Si la reciente biografía de Shields y Salerno, en documental y en libro, de J. D. Salinger, está en lo cierto, habría que despachar uno de los grandes mitos de la literatura norteamericana de la segunda mitad del siglo XX. No me refiero, desde luego, al mito que la narrativa de Salinger construyó en torno a sí misma, luego de los impactantes relatos publicados en el New Yorker en los 40 o sus novelas posteriores, The Catcher in the Rye (1951) y Franny and Zooey (1961). Me refiero al mito de la renuncia a la escritura y al de la auto exclusión de cualquier contacto con la realidad mediática de su país, entre 1965 y 2010, que siempre se le ha atribuido.
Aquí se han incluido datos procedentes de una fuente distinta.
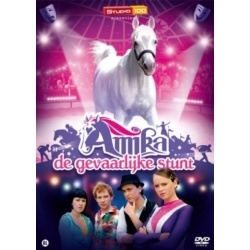 Dvd Amika. De gevaarlijke stunt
Buena parte de las críticas a la biografía y el documental que hemos leído en estos meses tienen que ver con la fuerza de ese mito. Resulta difícil, a quienes han creído por décadas en esa política del silencio de Salinger, aceptar que, de acuerdo con el testimonio Joyce Maynard, quien fuera su pareja en los 70, el escritor se mantuviera tan pendiente de las publicaciones literarias de Estados Unidos, especialmente del New Yorker, desde su cabaña en Cornish, New Hampshire, y que iniciara romances epistolares con Maynard y otras aprendices de literatura en aquellas décadas. La especulación en torno a una pedofilia ligada al trauma del rechazo de Oona O'Neill, quien lo habría dejado por Charles Chaplin, suena un tanto exagerada, pero en sexualidades todo es posible.
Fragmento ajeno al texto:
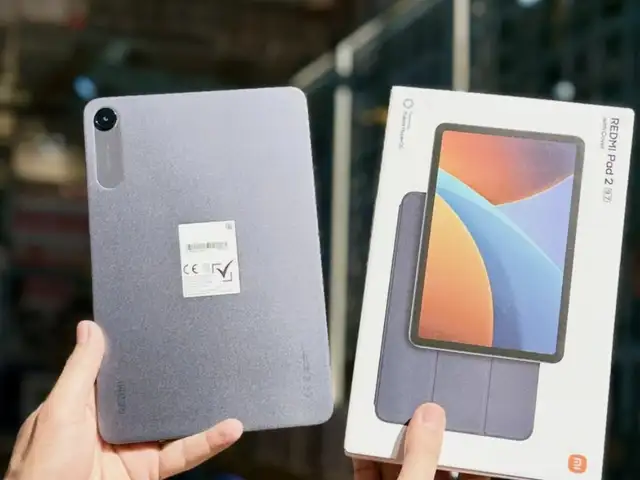 Планшет Redmi Pad 2 4G 9.7 128Gb 7600мач, Душанбе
Si Shields y Salerno tienen razón, Salinger no sólo se mantuvo al tanto de la vida pública norteamericana entre los 70 y los 2000 sino que nunca dejó de escribir en esos treinta años. Cinco manuscritos, sobre temas tan variados como el Vedanta, su experiencia en la Segunda Guerra Mundial y la "familia Glass" de Franny and Zooey, comenzarán a aparecer a partir de 2015, según Shields y Salerno, de acuerdo con la última voluntad de Salinger. La legendaria reclusión del escritor quedaría reducida, después de estos testimonios, a un genuino deseo de privacidad, pero no a mucho más. No por gusto el film termina con una imagen del anciano Salinger, captada con cámara oculta, en la que el escritor camina hacia su coche, luego de comprar el periódico en un estaquillo. Una vez en su asiento, parece mirar a la cámara y soltar la carcajada.